Loki Role¶
Overview¶
Grafana Loki is a log aggregation system inspired by Prometheus. It stores logs efficiently and provides powerful querying via LogQL. Its purpose is to store logs from Alloy collectors, provide a query API for Grafana dashboards, enable log aggregation across multiple hosts, and support S3-compatible object storage backends.
Requirements¶
- Ansible 2.9+
- Target system with Podman and Systemd.
- An S3-compatible object storage (optional, for
s3backend).
Installation / Quick Start¶
The loki role deploys Loki as a Podman container using systemd quadlets.
Basic Deployment¶
- hosts: monitoring_servers
become: true
roles:
- role: jackaltx.solti_monitoring.loki
vars:
loki_retention: "30d"
S3-Backed Deployment¶
- hosts: monitoring_servers
become: true
roles:
- role: jackaltx.solti_monitoring.loki
vars:
loki_storage_type: "s3"
loki_s3_endpoint: "storage.example.com:8010"
loki_s3_bucket: "loki11"
loki_s3_access_key: "{{ vault_s3_access }}" # Store in Ansible Vault
loki_s3_secret_key: "{{ vault_s3_secret }}" # Store in Ansible Vault
Role Variables / Configuration¶
Basic Configuration¶
| Name | Description | Default |
|---|---|---|
loki_version |
The Loki version to deploy. | 2.9 |
loki_port |
The HTTP API port for Loki. | 3100 |
loki_retention |
The log retention period. | 30d |
loki_max_chunk_age |
Maximum chunk age before flush. | 2h |
Storage Backends¶
| Name | Description | Default |
|---|---|---|
loki_storage_type |
The storage backend type (filesystem or s3). |
filesystem |
loki_data_path |
Path for filesystem storage. | /var/lib/loki |
loki_s3_endpoint |
S3 endpoint URL. | "" |
loki_s3_bucket |
S3 bucket name. | "" |
loki_s3_access_key |
S3 access key (store in Ansible Vault). | "" |
loki_s3_secret_key |
S3 secret key (store in Ansible Vault). | "" |
loki_s3_region |
S3 region (optional). | us-east-1 |
Container Configuration¶
| Name | Description | Default |
|---|---|---|
loki_container_name |
The name for the Loki container. | loki |
loki_image |
The Docker image for Loki. | docker.io/grafana/loki:2.9 |
loki_restart_policy |
The container restart policy. | always |
Usage¶
Health Check¶
Verify Loki is running and ready to serve requests:
API Access¶
Loki provides a query API for LogQL and a push API for ingesting logs (used by Alloy).

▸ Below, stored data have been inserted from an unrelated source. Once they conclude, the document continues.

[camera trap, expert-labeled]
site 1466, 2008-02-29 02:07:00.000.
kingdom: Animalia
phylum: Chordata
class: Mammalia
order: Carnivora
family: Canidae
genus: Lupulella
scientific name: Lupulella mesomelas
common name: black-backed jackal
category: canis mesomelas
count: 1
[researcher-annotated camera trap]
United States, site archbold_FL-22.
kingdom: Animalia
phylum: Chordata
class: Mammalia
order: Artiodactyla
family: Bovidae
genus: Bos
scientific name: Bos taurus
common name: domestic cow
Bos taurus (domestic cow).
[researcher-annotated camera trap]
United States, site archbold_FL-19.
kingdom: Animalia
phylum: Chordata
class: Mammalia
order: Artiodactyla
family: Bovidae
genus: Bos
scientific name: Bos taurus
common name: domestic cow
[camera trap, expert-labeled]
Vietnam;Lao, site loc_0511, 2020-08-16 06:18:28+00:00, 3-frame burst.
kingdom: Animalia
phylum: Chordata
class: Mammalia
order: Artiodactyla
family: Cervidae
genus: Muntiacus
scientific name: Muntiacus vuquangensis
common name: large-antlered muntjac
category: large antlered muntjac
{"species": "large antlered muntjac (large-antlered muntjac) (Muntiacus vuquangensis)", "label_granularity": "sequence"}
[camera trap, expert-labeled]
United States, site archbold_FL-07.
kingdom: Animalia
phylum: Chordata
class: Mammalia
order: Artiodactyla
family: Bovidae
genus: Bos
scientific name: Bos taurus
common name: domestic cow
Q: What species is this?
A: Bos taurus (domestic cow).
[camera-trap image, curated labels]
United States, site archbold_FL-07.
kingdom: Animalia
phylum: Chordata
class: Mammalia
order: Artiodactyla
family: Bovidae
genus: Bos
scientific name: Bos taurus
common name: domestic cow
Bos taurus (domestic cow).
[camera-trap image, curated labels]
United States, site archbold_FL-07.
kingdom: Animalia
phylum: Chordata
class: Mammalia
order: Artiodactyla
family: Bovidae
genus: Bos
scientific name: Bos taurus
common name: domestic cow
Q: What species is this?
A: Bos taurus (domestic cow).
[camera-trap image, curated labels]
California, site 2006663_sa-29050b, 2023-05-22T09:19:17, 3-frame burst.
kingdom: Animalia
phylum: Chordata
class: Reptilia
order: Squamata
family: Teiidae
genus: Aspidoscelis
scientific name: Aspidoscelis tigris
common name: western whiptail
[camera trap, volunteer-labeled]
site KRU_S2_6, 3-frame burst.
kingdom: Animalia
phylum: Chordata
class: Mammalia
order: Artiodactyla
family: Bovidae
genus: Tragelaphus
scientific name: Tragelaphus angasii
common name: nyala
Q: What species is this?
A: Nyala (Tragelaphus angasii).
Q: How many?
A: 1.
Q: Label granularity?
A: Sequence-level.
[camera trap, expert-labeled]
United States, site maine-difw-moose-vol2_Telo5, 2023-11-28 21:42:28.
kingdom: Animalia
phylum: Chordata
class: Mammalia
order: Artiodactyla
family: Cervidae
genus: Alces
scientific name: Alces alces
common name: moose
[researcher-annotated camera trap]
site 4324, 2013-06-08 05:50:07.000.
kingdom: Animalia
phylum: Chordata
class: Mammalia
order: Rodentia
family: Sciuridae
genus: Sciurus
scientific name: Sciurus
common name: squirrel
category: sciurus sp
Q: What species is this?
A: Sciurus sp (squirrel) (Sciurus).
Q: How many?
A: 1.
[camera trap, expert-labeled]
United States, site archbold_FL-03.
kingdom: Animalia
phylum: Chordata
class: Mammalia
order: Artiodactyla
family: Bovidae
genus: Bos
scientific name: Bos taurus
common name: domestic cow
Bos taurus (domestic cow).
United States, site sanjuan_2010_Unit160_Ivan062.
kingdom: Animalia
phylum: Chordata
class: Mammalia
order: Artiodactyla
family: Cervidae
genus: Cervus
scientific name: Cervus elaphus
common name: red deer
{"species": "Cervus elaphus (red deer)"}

- Query API: Supports instant and range queries for logs.
- Push API: Used by clients like Alloy to send logs to Loki.
- Label Discovery: Endpoints available to list all labels and their values.
Service Management¶
Loki runs as a Podman container managed by systemd.
# Check status
systemctl status loki
# Start/stop/restart
systemctl start loki
systemctl stop loki
systemctl restart loki
# View logs
journalctl -u loki -f
# Check container status
podman ps | grep loki
Troubleshooting¶
Check Container Status¶
podman ps -a | grep lokipodman logs loki
Check Service Status¶
systemctl status lokijournalctl -u loki -n 100
Verify API Access¶
curl http://localhost:3100/readycurl http://localhost:3100/metrics
Test Query¶
curl -G "http://localhost:3100/loki/api/v1/query" \
--data-urlencode 'query={service_type="fail2ban"}' \
--data-urlencode 'limit=5'
Common Issues¶
- Container won't start: Check
podman logs loki. - API not accessible: Verify port
3100is open, check firewall. - No logs appearing: Check Alloy collectors are configured correctly.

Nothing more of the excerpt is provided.